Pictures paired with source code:

++++

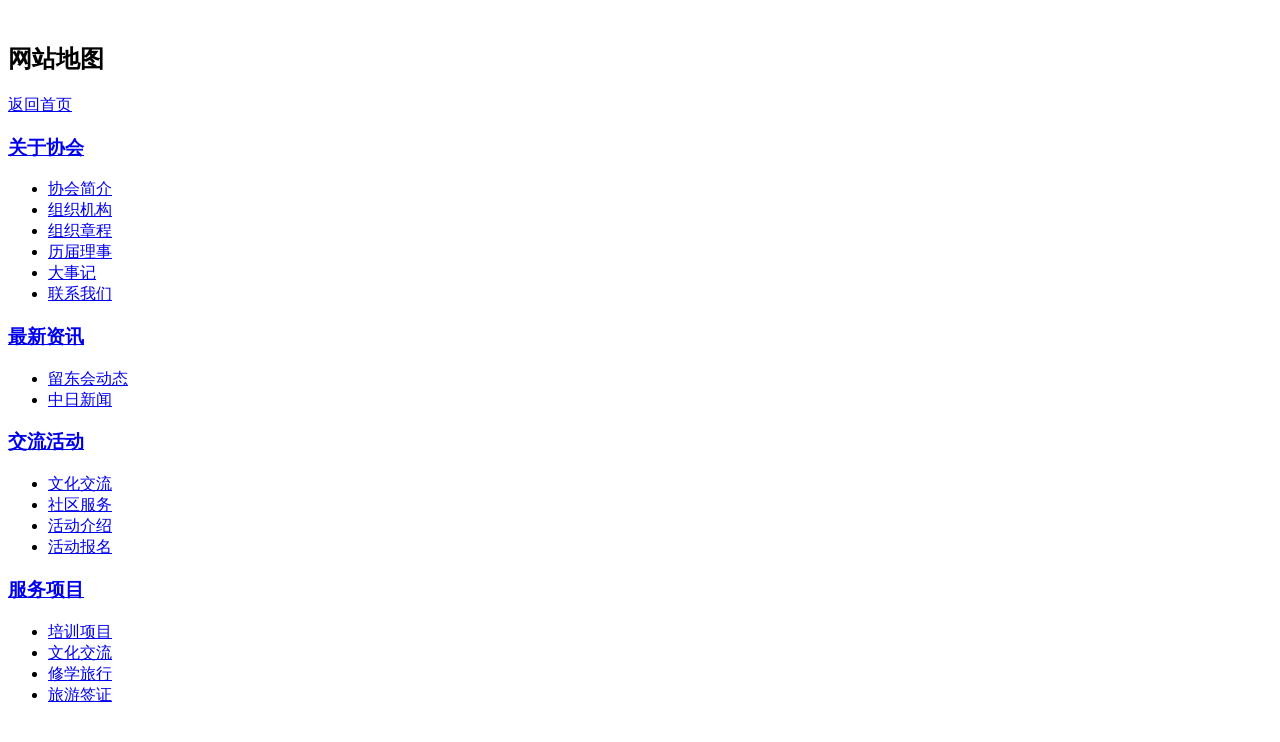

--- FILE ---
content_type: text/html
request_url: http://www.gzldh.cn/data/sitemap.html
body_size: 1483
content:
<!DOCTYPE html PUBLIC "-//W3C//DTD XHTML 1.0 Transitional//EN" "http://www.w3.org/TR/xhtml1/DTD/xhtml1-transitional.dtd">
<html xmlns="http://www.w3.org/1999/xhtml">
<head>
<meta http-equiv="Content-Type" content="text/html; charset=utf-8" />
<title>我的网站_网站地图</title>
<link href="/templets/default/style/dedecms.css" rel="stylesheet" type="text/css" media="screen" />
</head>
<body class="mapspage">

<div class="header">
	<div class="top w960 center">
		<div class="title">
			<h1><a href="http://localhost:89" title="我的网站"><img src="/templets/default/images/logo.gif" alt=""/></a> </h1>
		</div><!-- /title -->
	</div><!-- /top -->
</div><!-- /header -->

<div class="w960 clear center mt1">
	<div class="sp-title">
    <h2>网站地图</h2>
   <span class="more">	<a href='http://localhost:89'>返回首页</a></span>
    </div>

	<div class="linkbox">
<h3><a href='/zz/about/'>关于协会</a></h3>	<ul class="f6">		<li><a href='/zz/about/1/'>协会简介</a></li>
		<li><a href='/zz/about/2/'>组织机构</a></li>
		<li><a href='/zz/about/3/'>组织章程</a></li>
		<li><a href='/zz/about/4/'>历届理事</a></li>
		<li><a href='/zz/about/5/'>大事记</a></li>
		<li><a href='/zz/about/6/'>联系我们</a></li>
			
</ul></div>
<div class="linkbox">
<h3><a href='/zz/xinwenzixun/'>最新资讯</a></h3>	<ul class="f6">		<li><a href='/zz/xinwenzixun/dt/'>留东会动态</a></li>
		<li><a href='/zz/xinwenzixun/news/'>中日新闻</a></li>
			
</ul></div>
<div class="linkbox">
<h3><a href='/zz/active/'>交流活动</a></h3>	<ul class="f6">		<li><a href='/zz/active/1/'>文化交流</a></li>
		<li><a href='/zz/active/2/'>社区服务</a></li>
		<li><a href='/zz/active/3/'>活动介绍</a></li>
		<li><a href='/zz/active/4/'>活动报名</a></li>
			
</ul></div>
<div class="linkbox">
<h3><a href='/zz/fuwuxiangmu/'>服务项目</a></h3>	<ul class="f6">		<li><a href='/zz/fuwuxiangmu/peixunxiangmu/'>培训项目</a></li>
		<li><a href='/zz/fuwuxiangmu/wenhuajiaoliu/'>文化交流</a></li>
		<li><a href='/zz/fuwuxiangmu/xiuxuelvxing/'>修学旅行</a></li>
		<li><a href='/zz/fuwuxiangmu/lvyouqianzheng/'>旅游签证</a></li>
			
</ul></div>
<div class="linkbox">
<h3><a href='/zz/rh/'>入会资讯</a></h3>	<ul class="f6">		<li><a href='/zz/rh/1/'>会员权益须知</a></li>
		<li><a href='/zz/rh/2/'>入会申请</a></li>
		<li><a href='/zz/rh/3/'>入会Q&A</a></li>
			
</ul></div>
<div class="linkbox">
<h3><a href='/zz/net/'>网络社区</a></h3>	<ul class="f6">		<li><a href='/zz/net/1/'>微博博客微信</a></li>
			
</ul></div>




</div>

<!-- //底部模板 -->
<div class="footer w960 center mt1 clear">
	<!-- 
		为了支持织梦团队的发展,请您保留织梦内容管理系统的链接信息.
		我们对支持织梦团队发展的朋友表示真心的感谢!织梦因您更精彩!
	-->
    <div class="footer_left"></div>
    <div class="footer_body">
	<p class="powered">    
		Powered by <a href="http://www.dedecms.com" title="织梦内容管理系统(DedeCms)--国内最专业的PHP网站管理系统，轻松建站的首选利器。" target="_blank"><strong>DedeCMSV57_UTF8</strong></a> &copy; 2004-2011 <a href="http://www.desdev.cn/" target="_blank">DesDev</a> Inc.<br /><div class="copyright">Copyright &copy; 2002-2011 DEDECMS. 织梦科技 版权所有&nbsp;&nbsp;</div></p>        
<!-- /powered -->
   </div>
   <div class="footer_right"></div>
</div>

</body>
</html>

++++

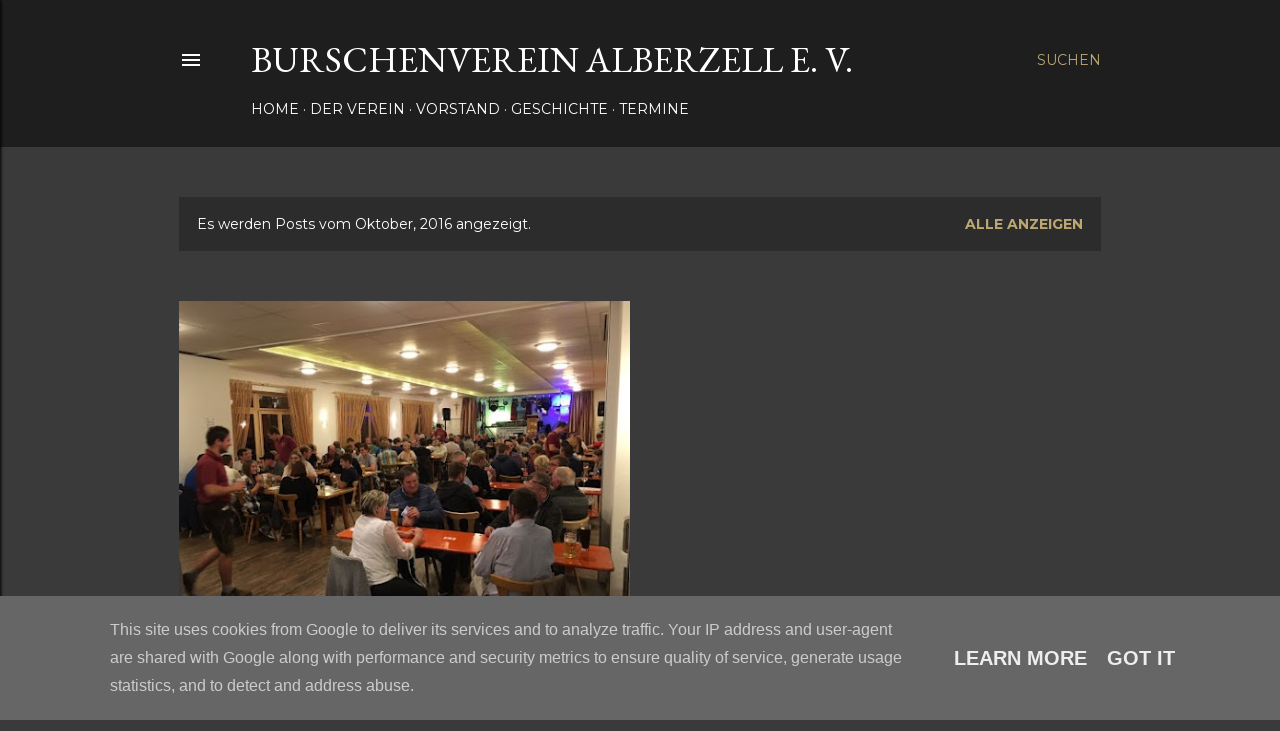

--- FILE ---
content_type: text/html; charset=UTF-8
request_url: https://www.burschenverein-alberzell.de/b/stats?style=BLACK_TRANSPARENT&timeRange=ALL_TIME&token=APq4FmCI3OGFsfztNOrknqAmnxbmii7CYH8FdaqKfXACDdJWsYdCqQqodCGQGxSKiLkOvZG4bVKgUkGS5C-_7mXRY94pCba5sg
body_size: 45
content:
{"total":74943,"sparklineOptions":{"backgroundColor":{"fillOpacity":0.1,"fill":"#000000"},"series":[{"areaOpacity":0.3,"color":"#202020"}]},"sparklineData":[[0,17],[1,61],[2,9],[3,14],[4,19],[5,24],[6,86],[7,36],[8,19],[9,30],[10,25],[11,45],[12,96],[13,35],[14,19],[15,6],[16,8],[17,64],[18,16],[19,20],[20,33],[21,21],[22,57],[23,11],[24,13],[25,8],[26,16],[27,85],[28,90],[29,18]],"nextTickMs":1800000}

++++

== PROBLEM TO SOLVE ==
Where a line in the entries holds "clear", copy that line.

== ANSWER BOX ==
<div class="w960 clear center mt1">
<div class="footer w960 center mt1 clear">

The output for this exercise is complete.